Before implementing any strategy from previous experience, make sure you understand what makes your current product unique. Assumptions about what works could be costing customers and revenue.
When new leaders inherit existing agency relationships or internal teams, there's often pressure to clean house and bring in trusted partners. But the smart move involves giving everyone a fair chance to prove their value under proper conditions.
The immediate question to ask isn't whether current partners are good or bad, but whether they've been set up for success. If incentives were misaligned, goals unclear, or the previous leader wasn't enabling good work, fix those conditions first before making personnel changes.
This applies equally to internal teams. Past poor performance might reflect inadequate leadership, unclear expectations, or misaligned goals rather than incompetent people. Give inherited teams the chance to shine under better conditions before deciding who stays and who goes.

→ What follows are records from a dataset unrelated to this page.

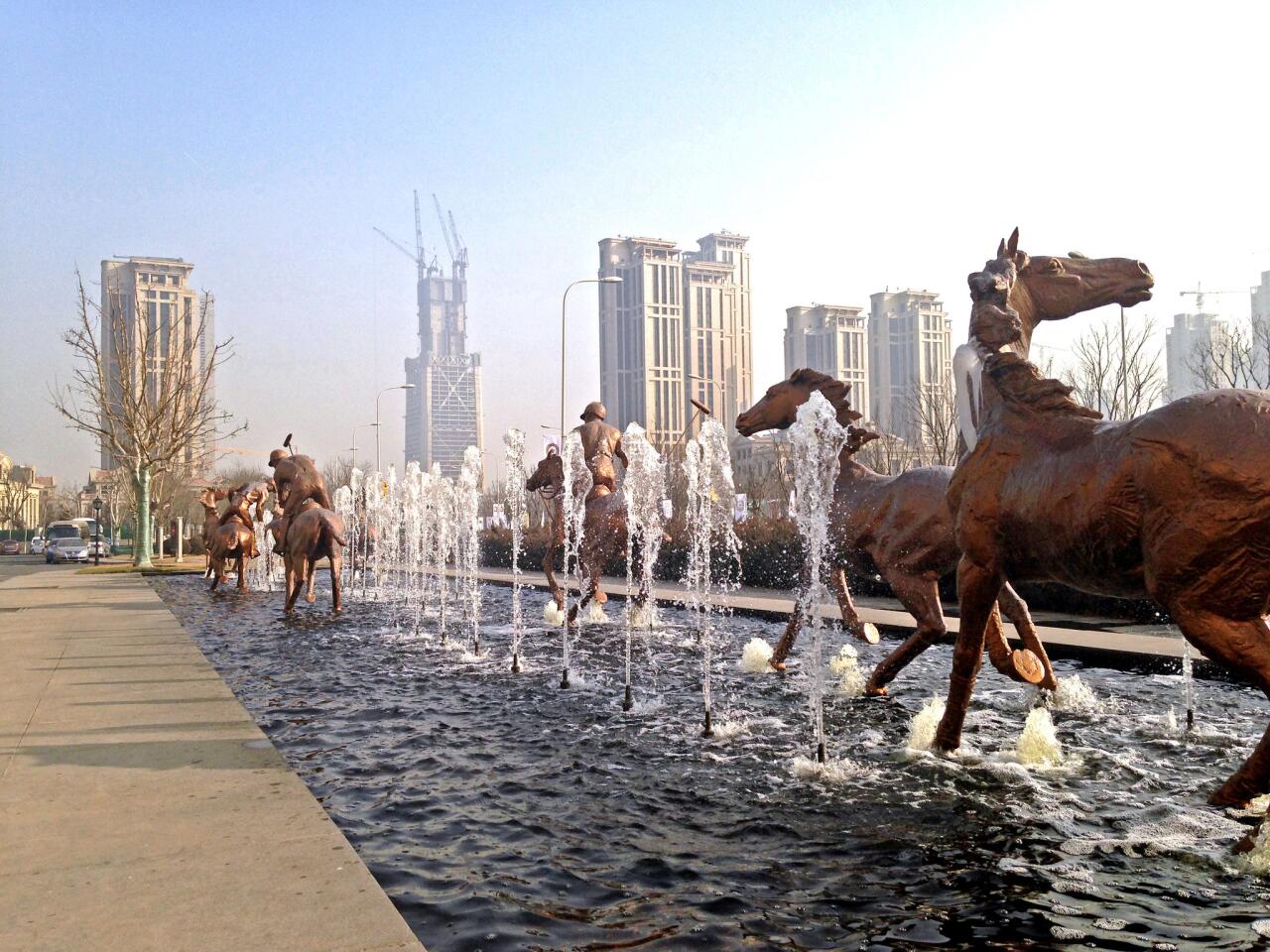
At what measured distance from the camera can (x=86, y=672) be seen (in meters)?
8.79

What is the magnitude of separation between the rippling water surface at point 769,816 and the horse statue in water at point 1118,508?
64cm

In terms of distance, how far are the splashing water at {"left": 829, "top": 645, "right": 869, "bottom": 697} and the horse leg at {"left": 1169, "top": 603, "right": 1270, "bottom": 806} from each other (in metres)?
3.93

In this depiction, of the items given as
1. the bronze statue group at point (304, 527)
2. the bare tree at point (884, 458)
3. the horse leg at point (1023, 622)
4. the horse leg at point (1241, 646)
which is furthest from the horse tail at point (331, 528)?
the bare tree at point (884, 458)

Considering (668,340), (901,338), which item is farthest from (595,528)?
(668,340)

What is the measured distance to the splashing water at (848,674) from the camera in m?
7.95

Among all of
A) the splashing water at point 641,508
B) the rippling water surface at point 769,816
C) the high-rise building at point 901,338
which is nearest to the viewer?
the rippling water surface at point 769,816

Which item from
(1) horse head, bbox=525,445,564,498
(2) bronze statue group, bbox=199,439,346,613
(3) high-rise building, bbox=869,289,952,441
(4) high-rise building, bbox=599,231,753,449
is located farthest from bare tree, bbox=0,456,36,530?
(1) horse head, bbox=525,445,564,498

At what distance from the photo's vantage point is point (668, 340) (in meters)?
72.5

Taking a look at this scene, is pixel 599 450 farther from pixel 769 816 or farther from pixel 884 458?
pixel 884 458

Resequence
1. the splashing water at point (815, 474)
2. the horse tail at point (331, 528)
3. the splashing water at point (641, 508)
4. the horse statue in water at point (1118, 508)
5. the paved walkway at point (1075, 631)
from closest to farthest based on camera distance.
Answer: the horse statue in water at point (1118, 508) < the splashing water at point (815, 474) < the paved walkway at point (1075, 631) < the splashing water at point (641, 508) < the horse tail at point (331, 528)

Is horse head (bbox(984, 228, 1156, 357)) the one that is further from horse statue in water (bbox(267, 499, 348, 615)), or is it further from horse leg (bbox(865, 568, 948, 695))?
horse statue in water (bbox(267, 499, 348, 615))

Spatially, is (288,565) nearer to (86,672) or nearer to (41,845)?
(86,672)

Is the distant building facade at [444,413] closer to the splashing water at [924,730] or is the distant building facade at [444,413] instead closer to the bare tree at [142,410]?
the bare tree at [142,410]

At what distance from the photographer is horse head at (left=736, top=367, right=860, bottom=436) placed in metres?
8.76
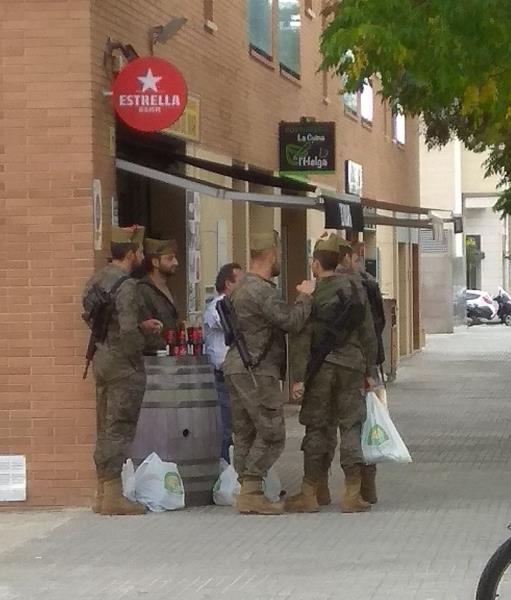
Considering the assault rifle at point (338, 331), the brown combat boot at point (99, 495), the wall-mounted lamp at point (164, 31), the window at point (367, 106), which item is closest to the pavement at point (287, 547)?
the brown combat boot at point (99, 495)

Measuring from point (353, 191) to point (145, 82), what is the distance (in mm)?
13286

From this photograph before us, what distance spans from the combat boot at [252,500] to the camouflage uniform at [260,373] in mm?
63

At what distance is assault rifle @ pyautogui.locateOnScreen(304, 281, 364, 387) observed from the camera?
1189 centimetres

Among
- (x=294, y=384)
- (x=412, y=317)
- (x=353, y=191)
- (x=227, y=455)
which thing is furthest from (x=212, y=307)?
(x=412, y=317)

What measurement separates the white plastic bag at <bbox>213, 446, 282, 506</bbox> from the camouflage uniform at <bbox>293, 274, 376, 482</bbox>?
556mm

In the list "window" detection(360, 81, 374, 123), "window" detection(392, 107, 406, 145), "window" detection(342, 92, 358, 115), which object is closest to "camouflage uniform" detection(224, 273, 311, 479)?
"window" detection(342, 92, 358, 115)

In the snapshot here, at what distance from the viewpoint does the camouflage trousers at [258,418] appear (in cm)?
1174

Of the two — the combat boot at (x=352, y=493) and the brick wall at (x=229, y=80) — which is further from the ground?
the brick wall at (x=229, y=80)

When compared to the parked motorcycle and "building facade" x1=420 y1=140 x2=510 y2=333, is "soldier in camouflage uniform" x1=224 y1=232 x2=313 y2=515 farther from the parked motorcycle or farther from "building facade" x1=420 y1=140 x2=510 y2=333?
the parked motorcycle

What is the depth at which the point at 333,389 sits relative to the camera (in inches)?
472

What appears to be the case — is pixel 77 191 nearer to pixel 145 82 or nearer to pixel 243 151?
pixel 145 82

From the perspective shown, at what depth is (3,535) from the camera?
11227 millimetres

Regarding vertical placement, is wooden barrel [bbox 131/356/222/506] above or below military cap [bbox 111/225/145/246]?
below

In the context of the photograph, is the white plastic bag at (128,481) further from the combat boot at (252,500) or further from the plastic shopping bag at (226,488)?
the combat boot at (252,500)
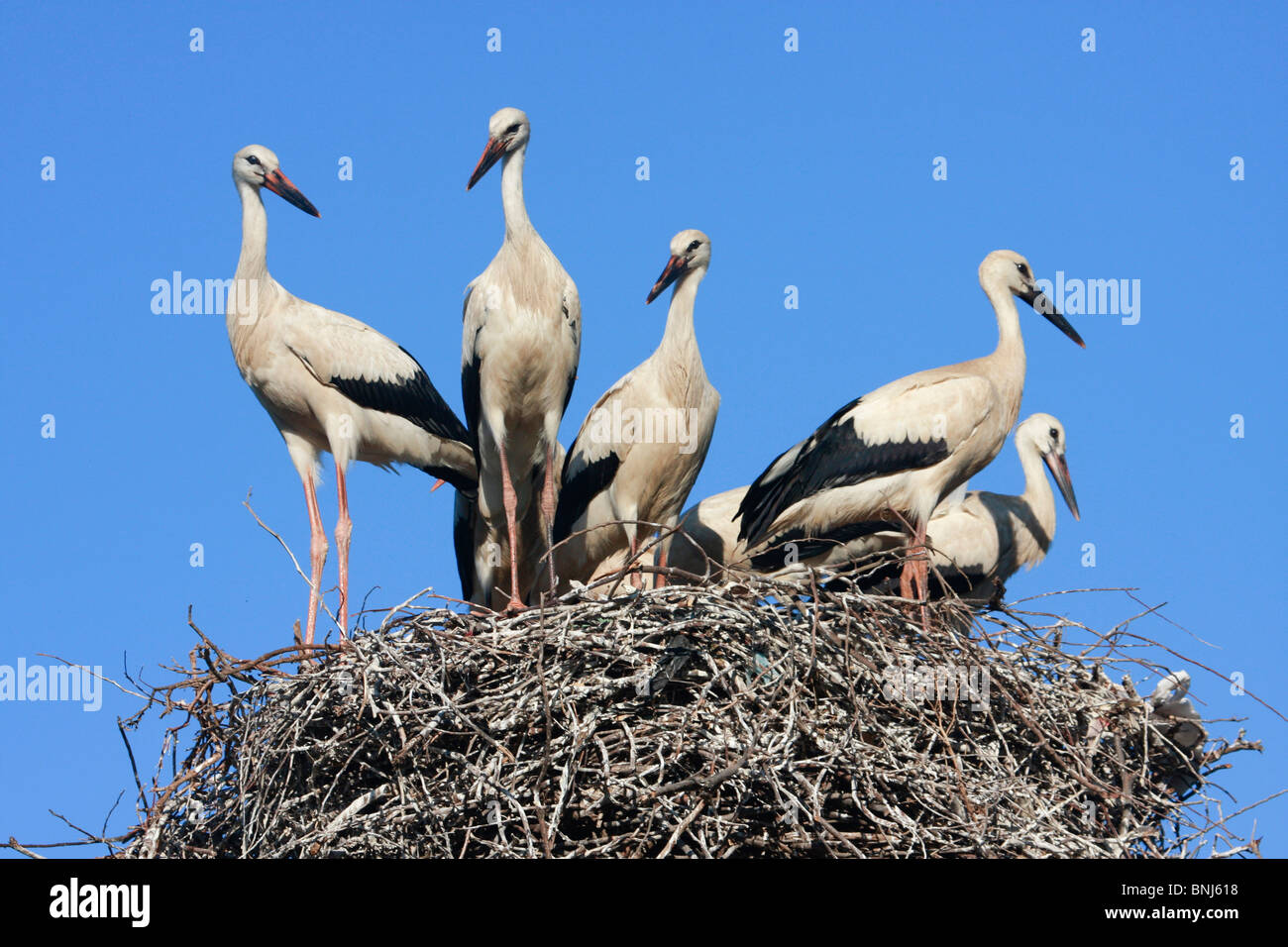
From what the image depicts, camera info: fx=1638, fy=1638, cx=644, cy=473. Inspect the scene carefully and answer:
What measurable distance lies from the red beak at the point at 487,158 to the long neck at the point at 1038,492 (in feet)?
10.2

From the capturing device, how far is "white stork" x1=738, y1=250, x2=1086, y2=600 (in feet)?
23.7

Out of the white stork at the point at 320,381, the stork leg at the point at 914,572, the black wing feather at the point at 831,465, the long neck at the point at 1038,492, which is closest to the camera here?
the stork leg at the point at 914,572

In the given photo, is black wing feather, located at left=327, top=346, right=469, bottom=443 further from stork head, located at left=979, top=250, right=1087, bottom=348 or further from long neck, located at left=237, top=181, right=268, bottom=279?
stork head, located at left=979, top=250, right=1087, bottom=348

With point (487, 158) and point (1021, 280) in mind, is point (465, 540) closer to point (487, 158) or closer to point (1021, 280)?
point (487, 158)

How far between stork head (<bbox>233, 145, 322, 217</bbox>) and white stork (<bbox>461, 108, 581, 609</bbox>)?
34.9 inches

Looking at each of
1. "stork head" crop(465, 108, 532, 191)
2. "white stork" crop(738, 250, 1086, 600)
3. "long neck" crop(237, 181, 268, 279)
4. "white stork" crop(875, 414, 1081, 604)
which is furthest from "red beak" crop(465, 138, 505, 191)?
"white stork" crop(875, 414, 1081, 604)

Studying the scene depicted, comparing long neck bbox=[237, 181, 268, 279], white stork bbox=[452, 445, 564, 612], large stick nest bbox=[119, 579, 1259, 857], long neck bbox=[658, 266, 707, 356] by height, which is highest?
long neck bbox=[237, 181, 268, 279]

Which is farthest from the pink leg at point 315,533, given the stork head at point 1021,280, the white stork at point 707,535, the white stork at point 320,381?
the stork head at point 1021,280

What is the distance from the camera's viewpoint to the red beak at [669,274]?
765 centimetres

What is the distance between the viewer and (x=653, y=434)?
24.7ft

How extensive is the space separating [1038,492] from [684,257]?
7.34 feet

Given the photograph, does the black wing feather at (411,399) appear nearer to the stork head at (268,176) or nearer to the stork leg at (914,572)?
the stork head at (268,176)
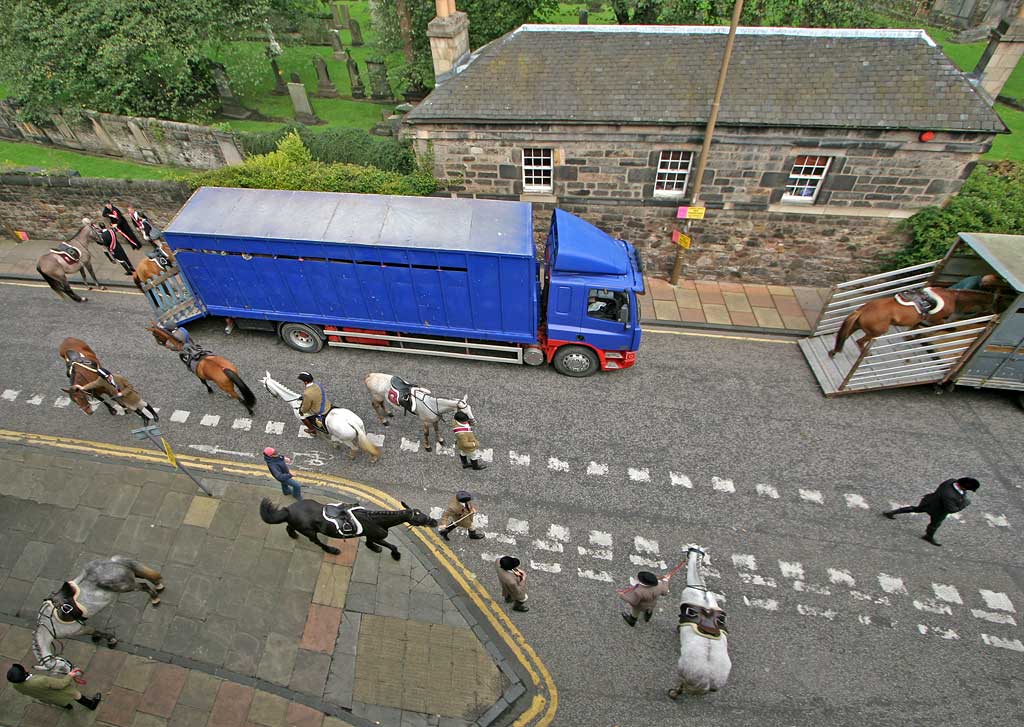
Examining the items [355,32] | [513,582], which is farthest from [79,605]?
[355,32]

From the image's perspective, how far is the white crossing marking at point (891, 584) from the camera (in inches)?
324

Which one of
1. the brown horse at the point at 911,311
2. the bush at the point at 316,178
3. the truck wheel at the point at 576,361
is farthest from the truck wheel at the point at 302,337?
the brown horse at the point at 911,311

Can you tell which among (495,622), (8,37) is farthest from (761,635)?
(8,37)

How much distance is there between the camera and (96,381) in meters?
9.80

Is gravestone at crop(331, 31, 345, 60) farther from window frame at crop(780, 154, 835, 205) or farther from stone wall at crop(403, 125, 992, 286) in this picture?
window frame at crop(780, 154, 835, 205)

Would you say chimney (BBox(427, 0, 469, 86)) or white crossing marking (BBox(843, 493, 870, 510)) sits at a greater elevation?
chimney (BBox(427, 0, 469, 86))

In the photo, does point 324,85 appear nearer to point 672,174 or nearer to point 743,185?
point 672,174

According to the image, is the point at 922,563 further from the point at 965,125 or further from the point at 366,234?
the point at 366,234

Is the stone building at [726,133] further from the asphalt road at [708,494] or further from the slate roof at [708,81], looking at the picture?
the asphalt road at [708,494]

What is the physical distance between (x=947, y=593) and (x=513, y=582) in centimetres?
701

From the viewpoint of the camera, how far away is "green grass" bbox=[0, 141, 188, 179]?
1859 cm

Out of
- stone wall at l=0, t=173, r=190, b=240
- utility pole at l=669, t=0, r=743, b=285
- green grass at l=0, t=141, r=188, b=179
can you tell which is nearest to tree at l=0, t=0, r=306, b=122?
green grass at l=0, t=141, r=188, b=179

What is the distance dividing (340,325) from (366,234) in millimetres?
2437

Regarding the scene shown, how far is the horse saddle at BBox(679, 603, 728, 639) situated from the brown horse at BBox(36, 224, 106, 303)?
16475 mm
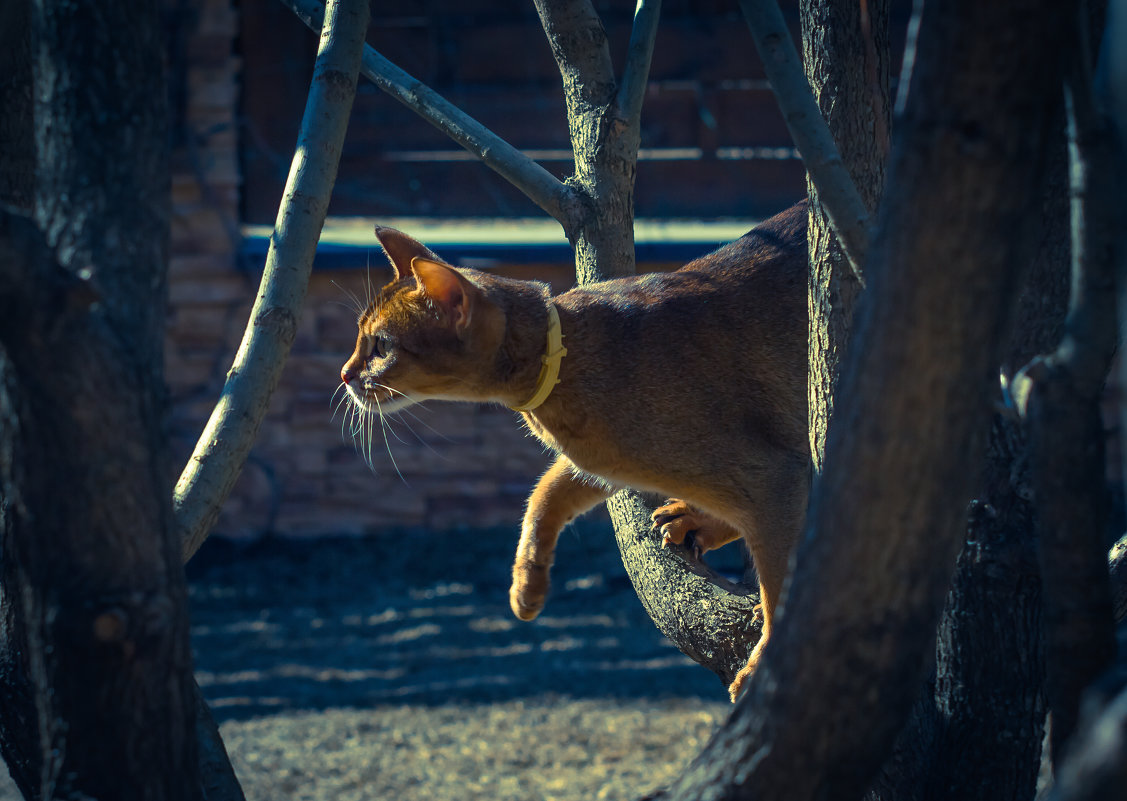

Plus, existing team members possess institutional knowledge you desperately need — why certain decisions were made, what tests have been tried before, and where operational challenges hide.
Team leadership requires building trust with each individual team member, not just the group as a whole. While team meetings and group brainstorming sessions have their place, the foundation of good leadership happens in one-on-one relationships.
This means regular individual check-ins, understanding each person's unique challenges, and positioning yourself as someone who enables their success rather than just assigns tasks. Be helpful to the point of being annoying in those early weeks. You want to prove you understand their work and can support them when needed.
This individual trust-building serves two purposes: it helps you understand what each person is capable of, and it creates the foundation for honest feedback when you need to understand what's really happening in the business.
Marketing teams, especially large ones, need structured communication at multiple levels to function effectively:
The goal is making sure everyone knows why they're doing their work and how it connects to bigger business objectives. People want purpose in their work and these communication systems provide that clarity while keeping the team coordinated.
Once you understand business fundamentals, dig into historical performance data systematically. Look for trends over time rather than point-in-time snapshots, but pay special attention to anomalies and outliers.
Build a metric hierarchy to understand how top-line numbers break down. Revenue equals purchases times average order value, which breaks down further into new customer purchases and returning customer purchases, each with its own conversion rates and traffic sources.
When you find anomalies (months where sales dipped unexpectedly or traffic spiked without proportional conversions) investigate ruthlessly. Was it conversion rate changes? Traffic quality issues? AOV shifts? Competitor actions? Algorithm changes? Supply problems?
This root cause analysis reveals how vulnerable your business is to different factors and helps you understand which marketing elements are actually foundational to success versus nice-to-have optimizations.
The most successful new e-commerce marketing leaders resist pressure to make immediate changes. They invest their first 90 days in deep discovery, relationship building, and systems thinking. Only after this foundation is solid do they have the context to make strategic changes that drive long-term growth.
You're not just inheriting a marketing program. You're inheriting relationships, data systems, team dynamics, and business economics that took years to develop. Understanding all that complexity is your real job in those first 90 days. The changes you make afterward will be far more effective because they're based on reality rather than assumptions.